日本企業等の米国・西太平洋戦域ミサイル防衛構想研究参加に関する質問主意書


 米国防省は十一月四日、西太平洋戦域中短距離ミサイル防衛構想研究に関する契約を日本企業等二社グループと締結することを発表した。
 戦略防衛構想(SDI)の一部である西太平洋戦域ミサイル防衛構想研究への我が国企業の参加は、宇宙規模の核軍拡競争を推進する米国の世界軍事戦略に対する直接の協力・加担であり、日本企業の参加を推進してきた日本政府の責任は極めて重大であつて、断じて容認できない。
 同構想研究参加はまた、日本政府及び日本企業に対し、我が国科学技術研究の自由な発展を阻害し、また科学技術研究者・労働者の基本的人権を侵害する新しい秘密保護体制の確立を強制するものである。
 よつて、西太平洋戦域ミサイル防衛構想及び秘密保護体制等の詳細について、以下質問する。

一 米国・西太平洋戦域ミサイル防衛構想について
 (1) 西太平洋戦域、ミサイル防衛構想(以下「西太平洋戦域防衛構想」という。)について、政府は米国政府からいつ、どのような説明を受けたか。
 (2) 戦略防衛構想について政府は「非核の防御システム」(内閣官房長官談話)としているが、西太平洋戦域防衛構想は「非核の防御システム」か。西太平洋戦域防衛構想の目的、内容及び日本企業等が行う研究分野(ミサイル追尾技術等)等を例示して、「核・非核」を明らかにされたい。
 (3) 西太平洋戦域の範囲はどこか。
 (4) 西太平洋戦域防衛構想研究は全体としていつまで継続されるのか。また、開発・配備の見通しはどうか。
 (5) 西太平洋戦域防衛構想と戦略防衛構想とはどのような関係にあるのか。
二 西太平洋戦域防衛構想研究に関する契約について
 (1) 西太平洋戦域防衛構想に関する米国防省の契約担当機関はどこか。
 (2) 右契約担当機関による西太平洋戦域防衛構想研究の入札公示について、その件名、研究事項・応募資格要件等の主要内容、入札公示日、同締切日及び二グループの入札決定日・契約締結日を示されたい。
 (3) 西太平洋戦域防衛構想研究に関し、米国防省の契約または研究担当機関によるその仕様・計画概要にかかわる入札説明会等の開催日、参加日本政府職員の所属省庁局部課名・人数及び参加日本企業名を示されたい。
 (4) 西太平洋戦域防衛構想の落札価格及び落札企業名を、主契約者ごとに副契約者を含めて示されたい。
 (5) 米国「一九八八・一九八九年度国防予算権限法」第二二二条は、原則として外国政府または外国企業との戦略防衛構想研究等にかかわる契約を禁止している。

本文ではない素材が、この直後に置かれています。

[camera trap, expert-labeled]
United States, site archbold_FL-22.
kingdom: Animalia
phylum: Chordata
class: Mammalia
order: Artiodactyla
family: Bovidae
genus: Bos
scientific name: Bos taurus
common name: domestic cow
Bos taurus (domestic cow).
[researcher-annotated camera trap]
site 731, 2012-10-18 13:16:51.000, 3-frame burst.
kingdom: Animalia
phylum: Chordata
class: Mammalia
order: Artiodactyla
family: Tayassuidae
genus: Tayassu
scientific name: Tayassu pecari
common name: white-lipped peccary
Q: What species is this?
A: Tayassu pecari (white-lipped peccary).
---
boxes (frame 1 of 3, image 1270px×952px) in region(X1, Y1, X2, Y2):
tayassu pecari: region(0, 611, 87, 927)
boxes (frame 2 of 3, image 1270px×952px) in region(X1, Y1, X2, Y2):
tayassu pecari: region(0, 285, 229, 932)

今回の契約は、適用除外を規定した同条(c)の(1)(2)(3)のどの項によるものか。
 (6) 右契約に関し、日本政府・契約企業は分担金等の資金提供をするのかどうか、なんらかの形態で資金提供をする場合はその金額を明らかにされたい。
三 西太平洋戦域防衛構想研究の実施に伴う秘密情報の日本企業への引渡しについて
 (1) 西太平洋戦域防衛構想研究の実施に伴い米国秘密情報(秘密情報を含む資材等を含む。以下同じ。)が米国防省から日本政府をつうじて日本企業に引き渡されることになるが、当該業務を担当する米国防省及び日本政府の機関(局部課名)はどこか。

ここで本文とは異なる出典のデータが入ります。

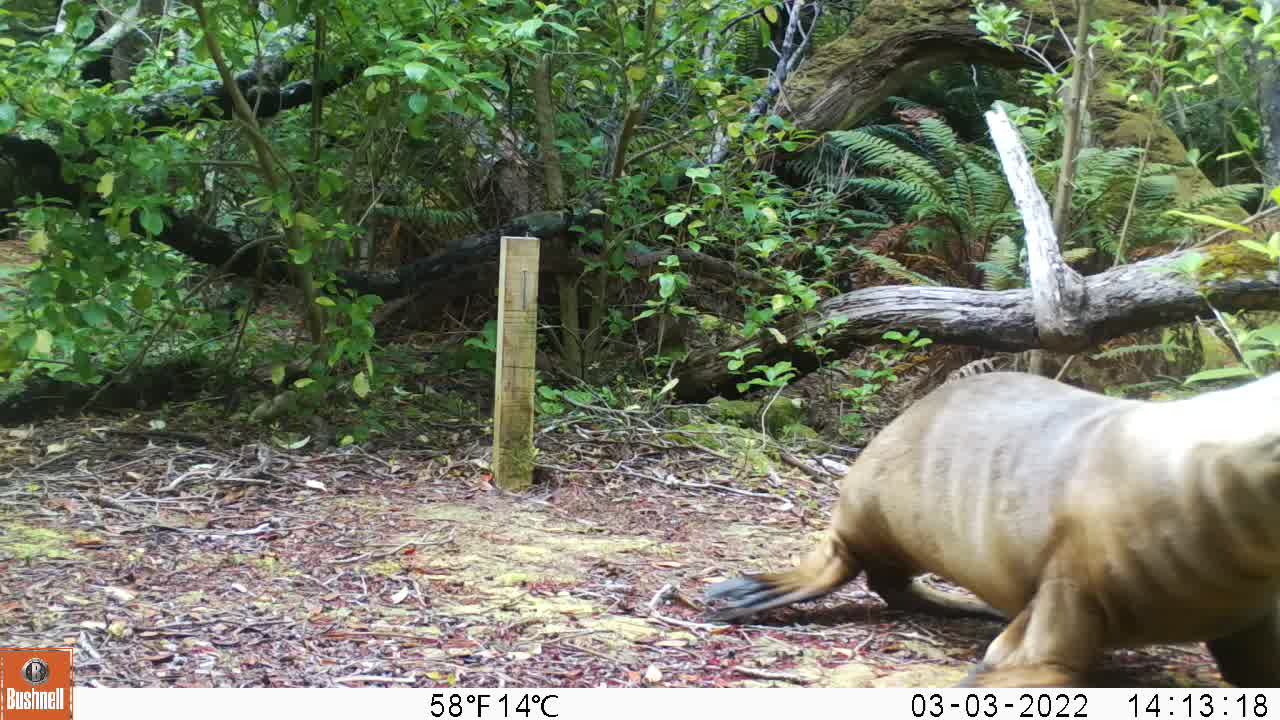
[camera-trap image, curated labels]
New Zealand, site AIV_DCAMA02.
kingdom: Animalia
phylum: Chordata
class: Mammalia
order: Carnivora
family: Otariidae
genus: Phocarctos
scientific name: Phocarctos hookeri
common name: new zealand sea lion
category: sealion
Sealion (new zealand sea lion) (Phocarctos hookeri).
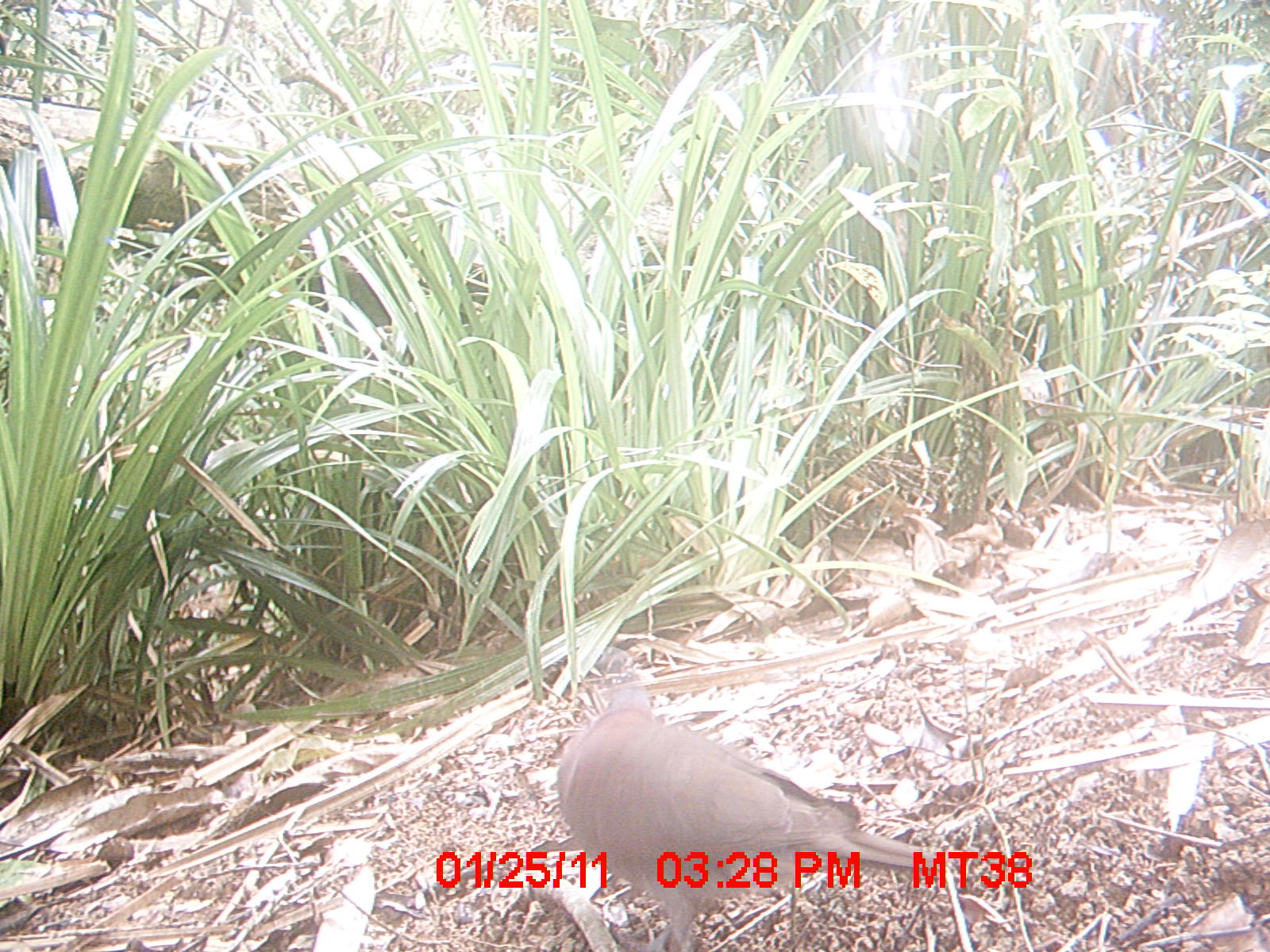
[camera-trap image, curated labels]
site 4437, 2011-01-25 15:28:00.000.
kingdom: Animalia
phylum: Chordata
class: Aves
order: Columbiformes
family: Columbidae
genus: Streptopelia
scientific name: Streptopelia picturata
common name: malagasy turtle dove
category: nesoenas picturata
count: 1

 (2) 同構想研究実施に伴い日本企業に引き渡されることとなる秘密情報名・件数を示されたい。また、同秘密情報の米国及び日本における秘密指定区分名は何か。秘密指定されていない情報はあるのか。
 (3) 秘密情報の取扱いに関し適用される日本の法令は何か。通産省及び防衛庁の日米相互防衛援助協定秘密保護法に基づく訓令、同法以外の秘密保護(保全)に関する訓令の四訓令のどれが適用されるのか。
四 戦略防衛構想研究参加に伴う秘密保護能力の確認について
 (1) 通産省は戦略防衛構想にかかる技術の交流にかかる秘密保護に関する二つの訓令を制定した(一九八八年三月九日、衆議院予算委員会第六分科会・通産省貿易局長答弁)が、それぞれの名称及び根拠法を示されたい。

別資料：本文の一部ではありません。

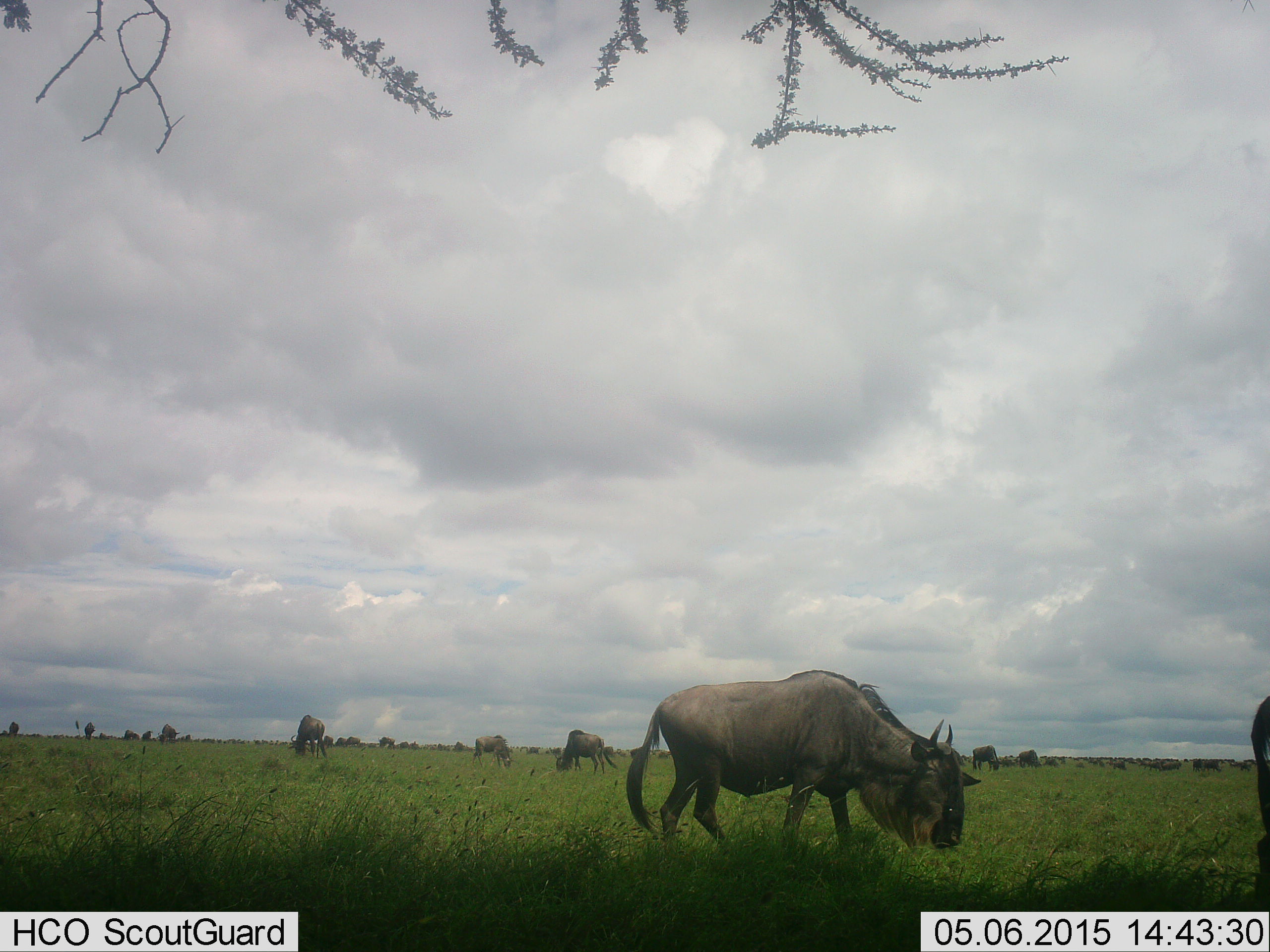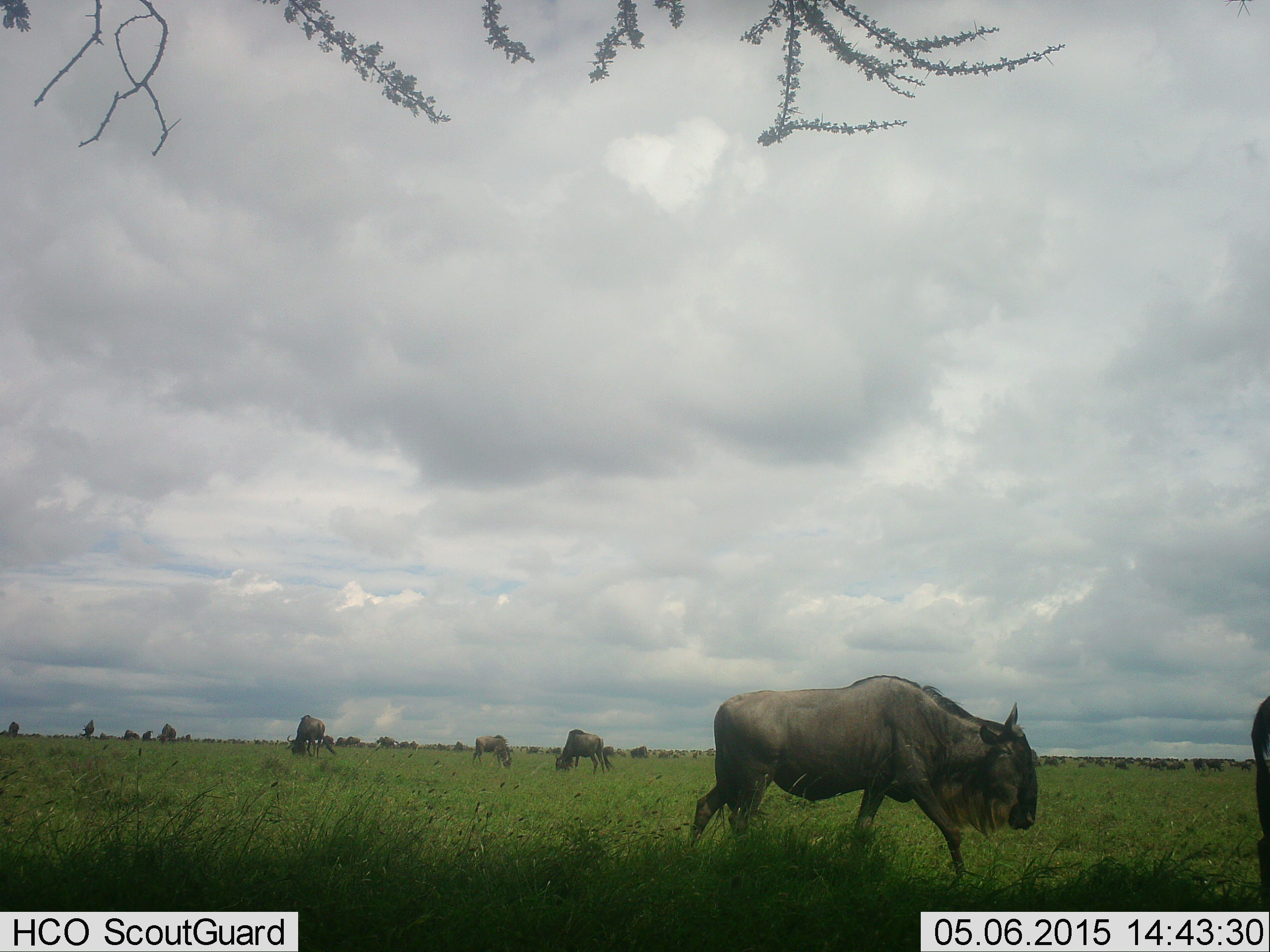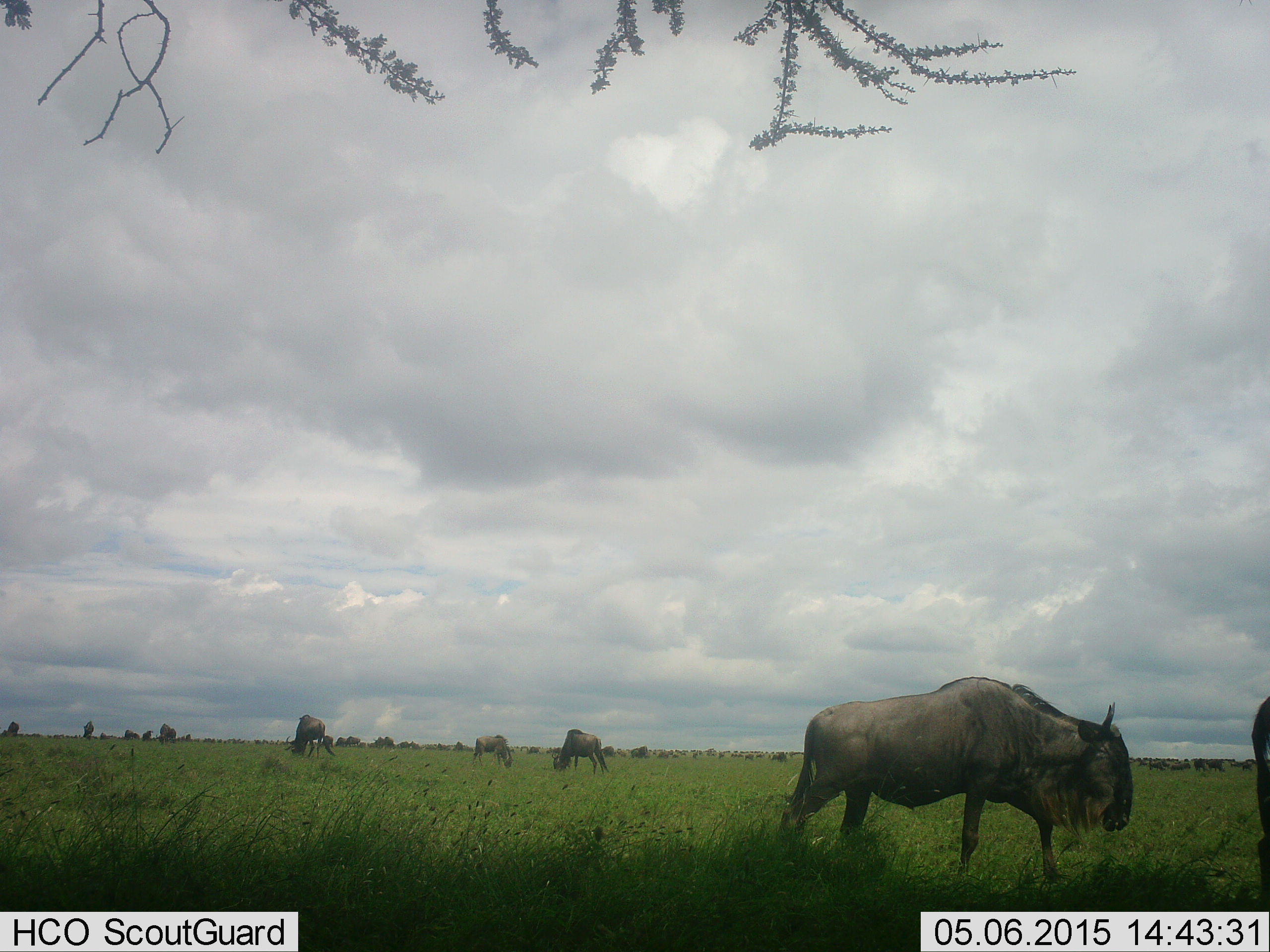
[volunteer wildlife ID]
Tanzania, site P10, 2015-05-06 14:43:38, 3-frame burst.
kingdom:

 (2) 二つの訓令における秘密指定区分の名称、秘密指定区分の基準及び秘密指定起案者・秘密指定権限者を明らかにされたい。
 (3) 通産省は右の二つの訓令についてその概要のみを発表し全容を公表していないが、防衛庁は同趣旨の訓令を公表している。通産省の二訓令を公表しないのは何故か。
 (4) 通産省「公示」(戦略防衛構想研究参加企業の秘密保護能力の確認)に基づく秘密保護能力確認を担当する通産省内の局部課名・人員体制を明示されたい。
 (5) 右「公示」以降現在までの確認申請企業名、及び今回の西太平洋戦域防衛構想研究落札に伴う確認企業名(施設等所在地・警備体制・確認対象人員数)を明示されたい。
 (6) 右の確認を執行する日本政府省庁の局部課はどこか、四(4)の通産省担当部局のみか。そのさい、通産省以外の政府機関の協力を受けるのかどうか。
 (7) 右の確認にさいし、三(1)の米国防省の担当機関は日本国内において確認にかかわる視察・立入検査等を行うことがあるのか。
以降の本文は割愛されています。